Shreya Shankar’s research put it bluntly: “We have no idea how models will behave in production until production.” Her interviews with ML engineers across chatbots, autonomous vehicles, and finance found a consistent pattern: the teams that succeed close the loop fastest, continually cycling between data collection, experimentation, staged evaluation, and monitoring.

This is the data flywheel. Your product generates data. You analyze that data to find where the system fails. You fold those failures back into your evaluation sets and training data. Each cycle makes the next one more valuable, because you’re measuring against reality, not a proxy for it.

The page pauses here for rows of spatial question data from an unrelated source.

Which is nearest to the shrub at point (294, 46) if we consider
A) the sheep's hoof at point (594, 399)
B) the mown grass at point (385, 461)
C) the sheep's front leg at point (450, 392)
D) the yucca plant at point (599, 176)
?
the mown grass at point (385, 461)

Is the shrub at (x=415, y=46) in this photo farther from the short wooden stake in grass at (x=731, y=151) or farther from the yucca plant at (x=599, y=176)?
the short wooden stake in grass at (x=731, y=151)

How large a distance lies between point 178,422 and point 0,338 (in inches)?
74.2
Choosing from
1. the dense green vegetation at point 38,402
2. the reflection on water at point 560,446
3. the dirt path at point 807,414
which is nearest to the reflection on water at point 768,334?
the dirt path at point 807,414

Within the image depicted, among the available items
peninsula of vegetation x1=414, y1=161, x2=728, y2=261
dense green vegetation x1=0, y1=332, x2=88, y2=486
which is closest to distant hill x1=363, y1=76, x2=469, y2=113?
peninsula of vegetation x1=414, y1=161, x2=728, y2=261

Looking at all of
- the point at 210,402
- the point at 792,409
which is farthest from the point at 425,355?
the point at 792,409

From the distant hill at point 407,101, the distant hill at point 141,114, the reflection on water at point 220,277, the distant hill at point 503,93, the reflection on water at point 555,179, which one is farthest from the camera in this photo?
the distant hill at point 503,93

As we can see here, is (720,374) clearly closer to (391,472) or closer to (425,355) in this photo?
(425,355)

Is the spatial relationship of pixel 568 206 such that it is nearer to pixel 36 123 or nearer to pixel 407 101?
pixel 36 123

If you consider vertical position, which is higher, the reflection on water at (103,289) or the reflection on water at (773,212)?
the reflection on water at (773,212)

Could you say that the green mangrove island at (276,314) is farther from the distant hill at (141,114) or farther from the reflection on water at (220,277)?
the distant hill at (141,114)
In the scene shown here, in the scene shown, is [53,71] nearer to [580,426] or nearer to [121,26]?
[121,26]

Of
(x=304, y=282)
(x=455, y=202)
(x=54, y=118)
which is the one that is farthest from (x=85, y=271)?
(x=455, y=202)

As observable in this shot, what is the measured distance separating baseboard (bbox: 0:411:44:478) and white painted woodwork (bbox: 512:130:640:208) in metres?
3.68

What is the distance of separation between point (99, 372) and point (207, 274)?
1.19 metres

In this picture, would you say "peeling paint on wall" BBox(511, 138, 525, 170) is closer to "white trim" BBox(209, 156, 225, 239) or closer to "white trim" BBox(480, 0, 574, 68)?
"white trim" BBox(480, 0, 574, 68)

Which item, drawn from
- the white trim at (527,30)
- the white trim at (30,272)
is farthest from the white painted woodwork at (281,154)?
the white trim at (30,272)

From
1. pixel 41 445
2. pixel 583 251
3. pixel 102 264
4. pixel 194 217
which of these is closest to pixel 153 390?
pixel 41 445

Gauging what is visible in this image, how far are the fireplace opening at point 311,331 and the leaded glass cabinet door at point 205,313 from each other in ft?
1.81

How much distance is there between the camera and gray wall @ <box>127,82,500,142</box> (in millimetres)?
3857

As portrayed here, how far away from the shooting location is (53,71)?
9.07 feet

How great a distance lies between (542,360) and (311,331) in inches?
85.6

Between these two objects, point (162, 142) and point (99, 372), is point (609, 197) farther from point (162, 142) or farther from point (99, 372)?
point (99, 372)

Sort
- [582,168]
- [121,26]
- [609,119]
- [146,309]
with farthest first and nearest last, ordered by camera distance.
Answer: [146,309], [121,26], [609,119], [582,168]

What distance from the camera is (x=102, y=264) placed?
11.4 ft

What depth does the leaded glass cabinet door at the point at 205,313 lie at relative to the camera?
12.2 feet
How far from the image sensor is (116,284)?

Hamel Husain makes a practical version of this argument: start with error analysis. Look at your production data. Categorize failures. Write evals that catch the failures you’ve actually seen. He warns against chasing high pass rates. If you’re at 100%, you’re not stress-testing your system. A 70% on meaningful, production-derived evals tells you more than 95% on a benchmark that doesn’t reflect your users.

But what about PII?

The main objection I hear is privacy. “We can’t use production data — it contains PII. Regulatory compliance makes this impossible.”

This is real. But it’s not a reason to default to stale snapshots. It’s a reason to invest in the infrastructure that makes live data collection safe. Anonymization pipelines. Differential privacy. Synthetic data generation from production distributions. None of this is trivial, but the alternative is worse. You’re not protecting users by ignoring how your system behaves in the wild. You’re deferring the risk.

The privacy experts I’ve worked with are far more worried about uninstrumented systems that can’t detect when they fail on a vulnerable population than about well-designed systems that safely collect production signals. Avoiding production data entirely isn’t caution. It’s the opposite of it.

The first step

If your team is still building against a gold dataset, here’s where to start: pick one pipeline that matters, instrument it to capture real inputs and outputs, and run your existing evals against production data instead of your test set. You will be surprised by the gap. Production is weirder, messier, and more varied than any curated dataset can capture. That gap is the information you need. Gold datasets hide it. Live data reveals it.

The question isn’t whether your gold dataset is good enough. It’s whether you can afford to keep pretending that a frozen snapshot tells you anything useful about a system that never stops changing.